Interpretation of BMD readings is based on comparison to expected values for young healthy adults between ages 30 and 40 years. Table 45.3 depicts the bone density states depending on the number of standard deviations from the mean of the healthy comparison group. A 1.5-fold to twofold increase in fracture risk is associated with each drop of one standard deviation of bone density.
Another method of interpreting DXA results is the use of T-scores and Z-scores. T-score is applied to postmenopausal women and men older than 50 years and is determined by the number of standard deviations above or below the mean BMD for healthy adults aged 20 to 29 years of the same race and gender (see Table 45.3). The Z-score is used for persons younger than 50 years and is determined by the number of standard deviations above or below the expected BMD for each age and gender category. A Z-score below –2.0 is considered low BMD for that particular group, whereas Z-score at or above –2.0 is considered within the expected range for that age group.
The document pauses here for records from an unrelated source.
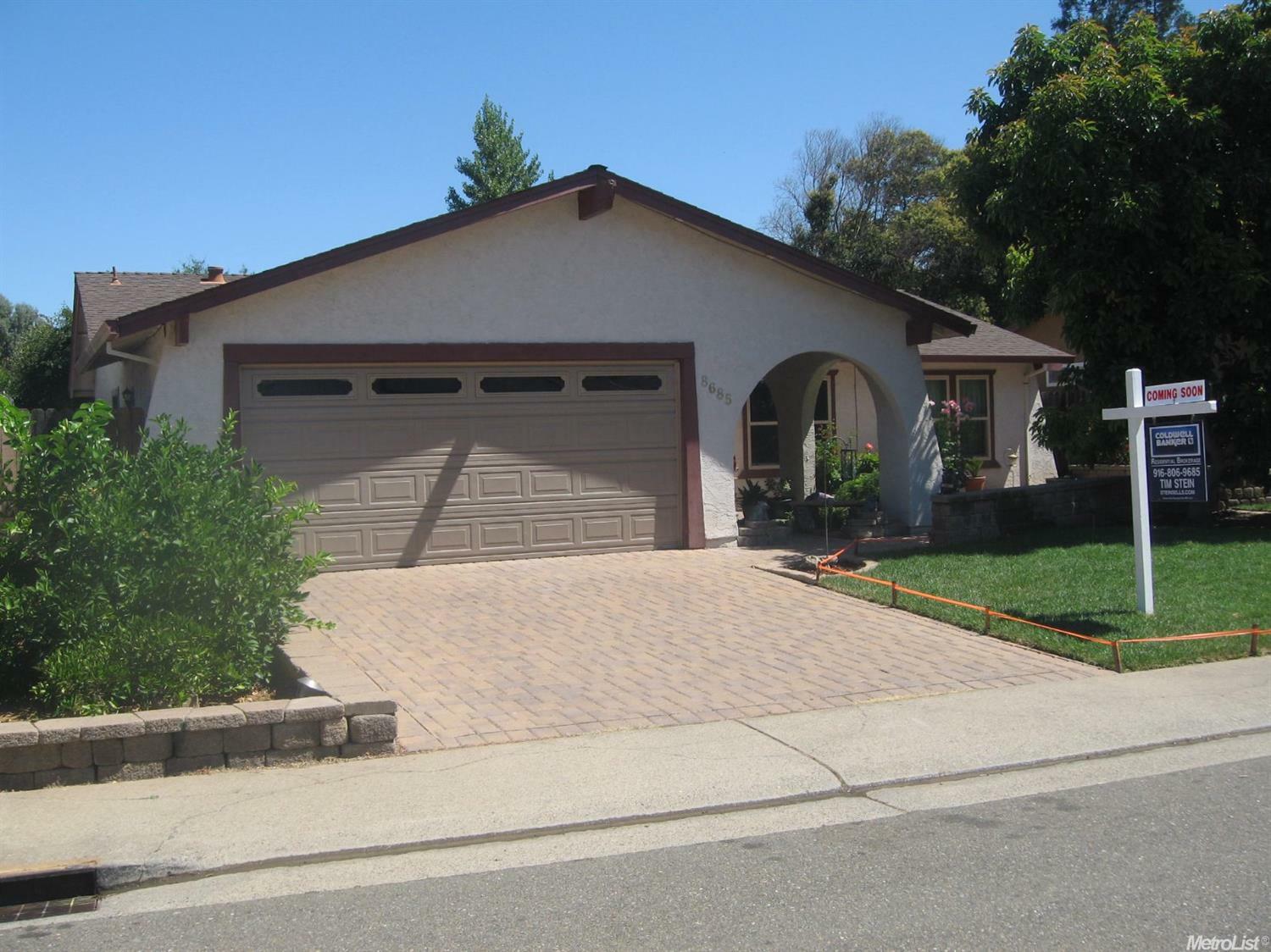 Property Photo:  8685 Elk Way  CA 95624 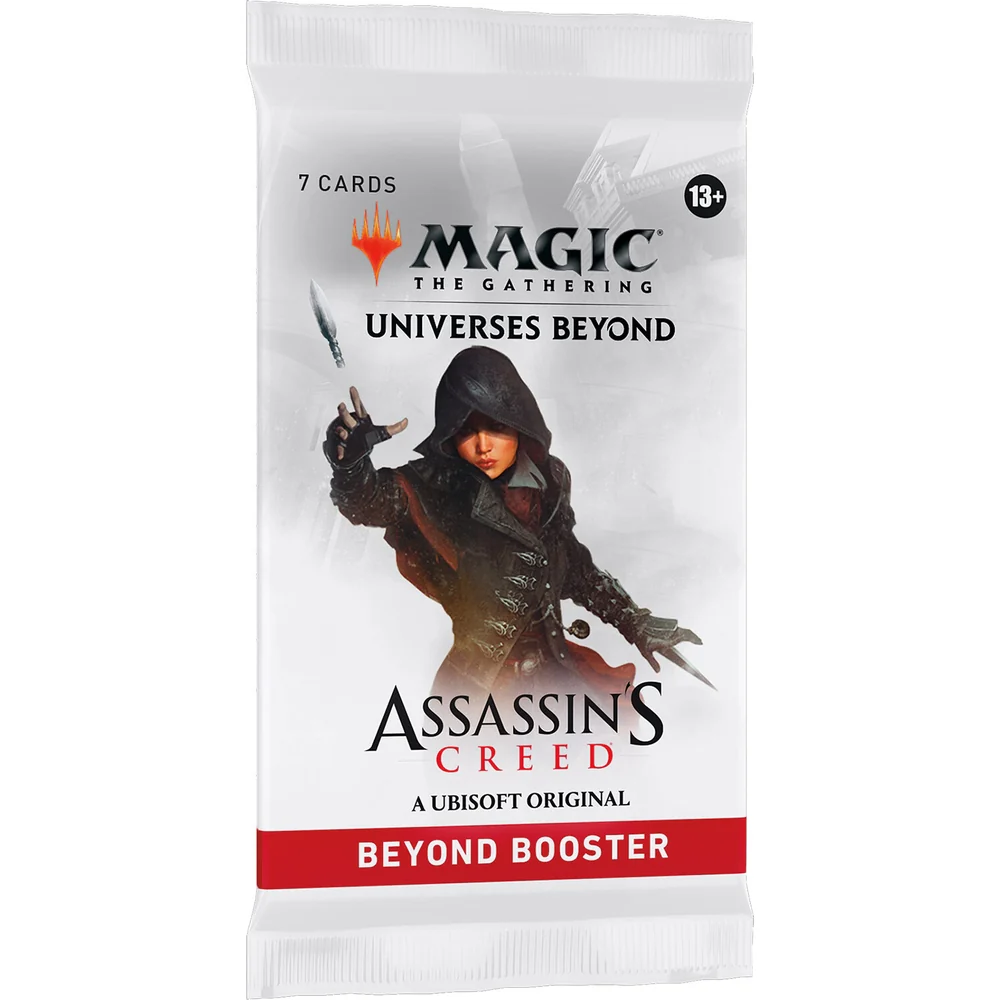 MTG Assassin's Creed Beyond Booster Box - Image 2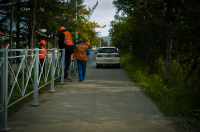 И расширеной дороги мало....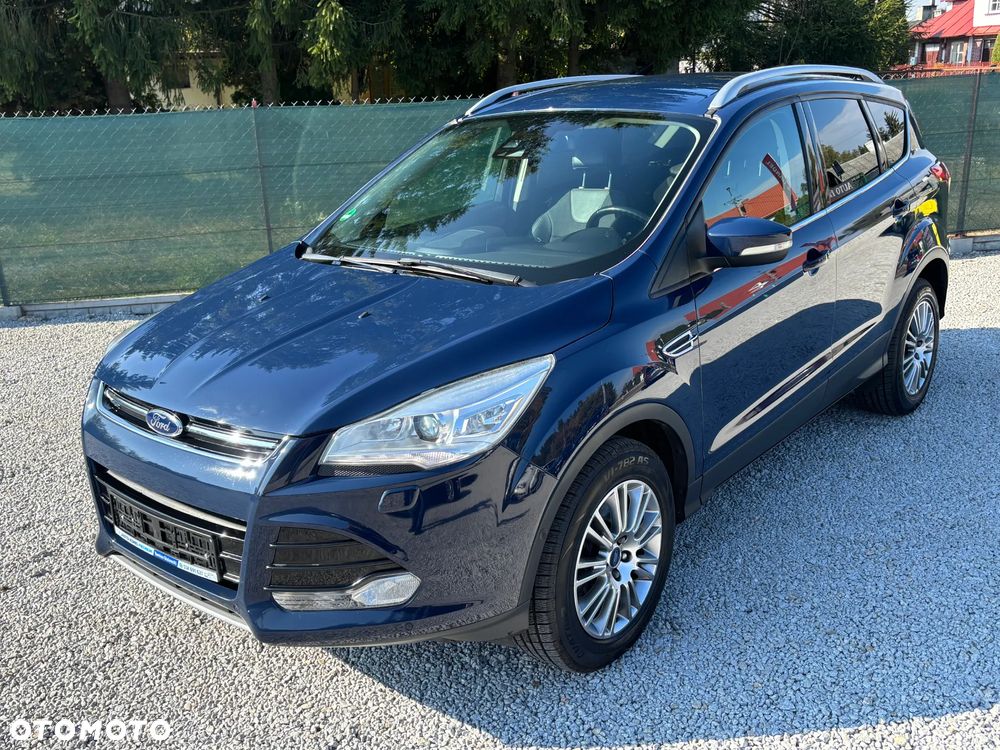 Ford Kuga 2.0 TDCi 4x4 Titanium - 5
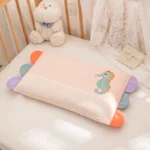kf-S372fecaabb444ea9b902279deeaecd32F-Children-s-Pillow-Newborn-Pure-Cotton-Neck-Pillow-Cartoon-Animal-Pillow-Comfortable-Feather-Velvet-Inner-Liner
There are no universal guidelines for the use of DXA in the assessment of osteoporosis. Expense is a limiting factor. The National Osteoporosis Foundation (2013) recommends BMD measurements for all women aged 65 years or older and for all men aged 70 years or older. It also recommends BMD measurements for postmenopausal women younger than 65 years of age and men aged 50 to 69 years based on osteoporosis risk factors. BMD studies may be recommended for those with several risk factors for osteoporosis, for establishment of a pretreatment baseline, and for those who have had prior osteoporotic fractures. DXA measurements may help when treatment decisions, such as whether to begin estrogen replacement therapy (ERT), have to be made. Follow-up measurements at appropriate intervals (no more frequently than every 14–18 months) can gauge response to treatment.